Pakistan's economy-- where is it headed?

As cash strapped Pakistan battles a steady deterioration in economic conditions, the Imran Khan government tabled the Finance (Supplementary) Bill 2021 – touted as a “mini budget” on Thursday. The Khan government is left with little choice as it seeks a $6 billion fresh bailout package from the International Monetary Fund (IMF). The country is currently battling multiple economic challenges including high inflation, weakening currency, thinning foreign exchange reserves and a rise in debt levels.

The bill tabled by the country’s finance minister Shaukat Tarin, is aimed at tightening fiscal measures of the country as it would put an end to several exemptions and subsidies while imposing fresh duties.

“The economic situation is so bad in Pakistan that it has been borrowing from multiple sources, the recent tranche coming from Saudi Arabia. The conditions for all these loans have been very stringent,” Anil Trigunayat former ambassador and Distinguished Fellow at Vivekananda International Foundation told India Narrative.

Earlier this month, Islamabad received a $3 billion loan from Saudi Arabia.

Also read: Have Pakistan’s Army Generals struck a deal with Nawaz Sharif to replace Imran Khan?

The IMF had earlier rejected the proposal for bailout on grounds of inadequate macroeconomic framework and rising uncertainty over the economic roadmap.

“Typically strategic autonomy does tend to get squeezed when a country borrows large amounts from multilateral agencies such as the World Bank and IMF but in Pakistan’s case there is no other way,” Trigunayat said.

[LISTED ENTRIES]
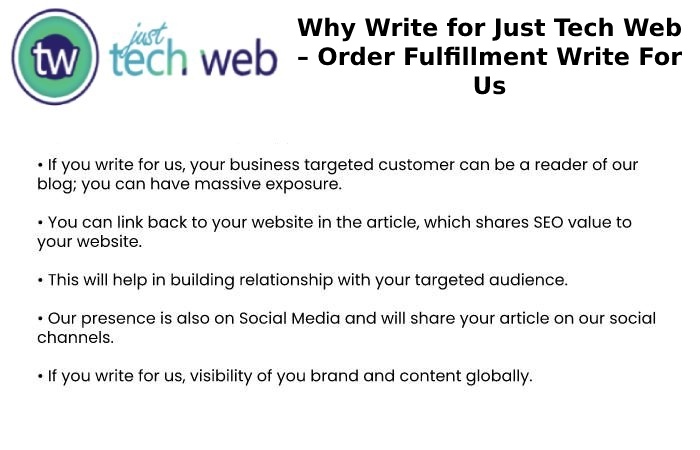 Why Write for Just Tech Web – Order Fulfillment Write For Us
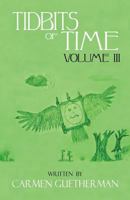 Tidbits of Time Volume III 1632492164 Book Cover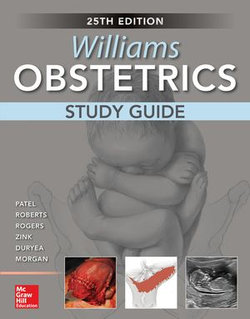 Williams Obstetrics, 25th Edition, Study Guide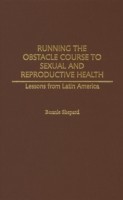 Running the Obstacle Course to Sexual and Reproductive Health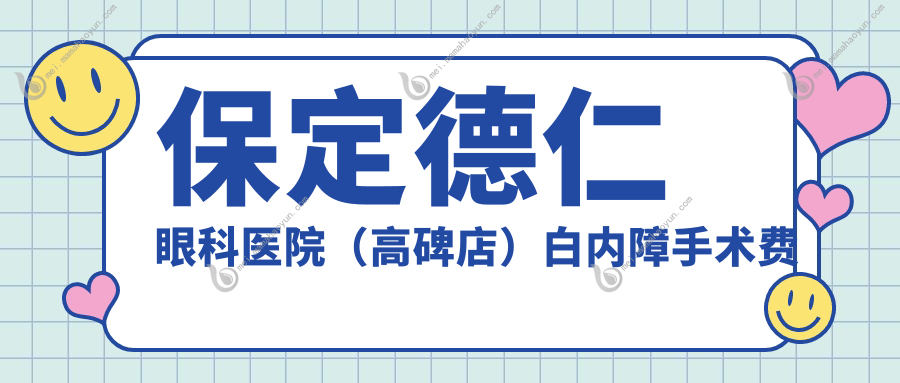 保定德仁眼科医院（高碑店）白内障手术费用标准全面解析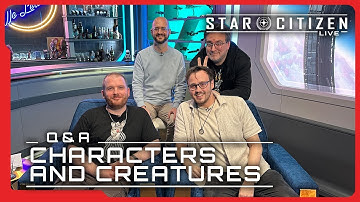 Star Citizen Live: Q&A Characters and Creatures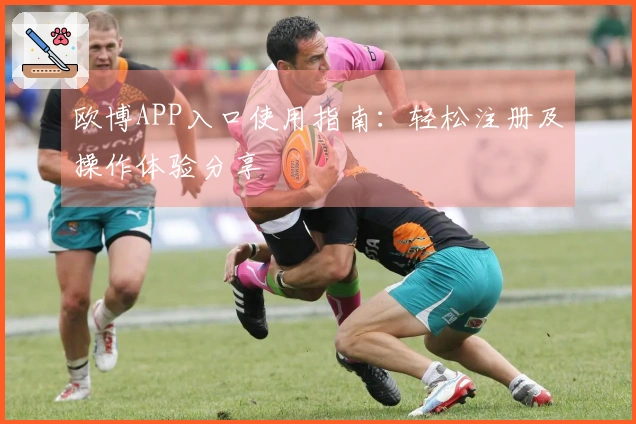 欧博APP入口使用指南:轻松注册及操作体验分享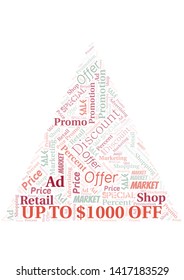 Up To $1000 Off word cloud. Wordcloud made with text only.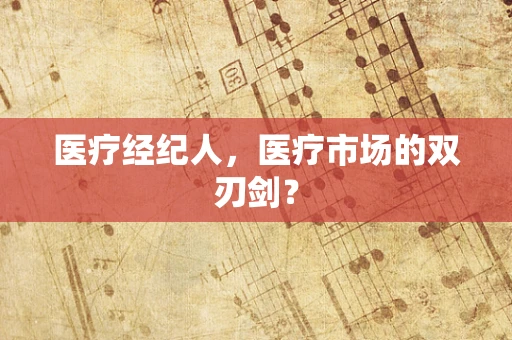 医疗经纪人，医疗市场的双刃剑？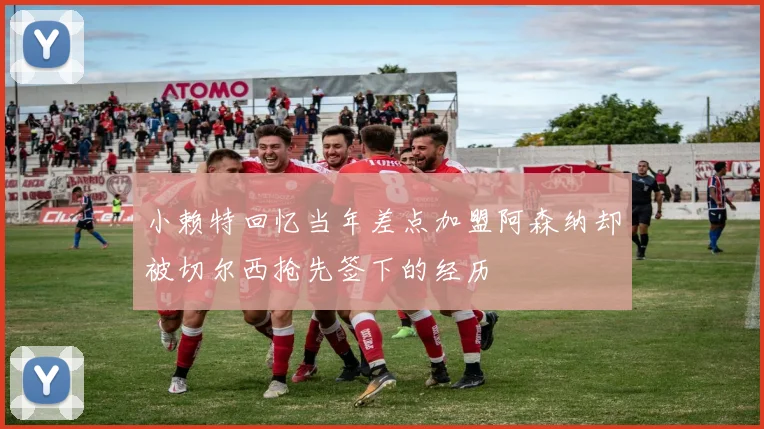 小赖特回忆当年差点加盟阿森纳却被切尔西抢先签下的经历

[WHAT YOU WILL DO]
a: List the economic challenges that the article on Pakistan's economy says the country is currently battling.
b: According to the article on Pakistan's economy, how large was the loan Islamabad received from Saudi Arabia earlier in the month?
c: Extend the article on Pakistan's economy, beginning after its final sentence.
The records play no part in this exercise.

[ACTIVITY ANSWERS]
a: High inflation, a weakening currency, thinning foreign exchange reserves, and a rise in debt levels.

b: It was a $3 billion loan.

c:
With the passage of the bill, several items will become more expensive and this could directly hit the common man, who has already been hit by inflation.

Earlier, China which had provided financial assistance to Pakistan too declined to offer any further aid with the decline in Islamabad’s economic situation.

The World Bank emerged as the largest development partner for Pakistan in 2020-21. Its new commitments stood at $4.675 billion. This is followed by $952 million from the Islamic Development Bank, $902 million from the Asian Development Bank (ADB), and $326 from the Asian Infrastructure Investment Bank.

In 2020-21, Pakistan’s external debt stood at $85.6 billion—a 10 per cent increase over the previous year. In 2019-20, the country’s external debt was at $77.9 billion.

Pakistan owes about $11.54 billion to the Paris Club lending countries that include $1.42 billion to Germany, $175 million to Italy, $5 million to the UK besides $403 million to Canada.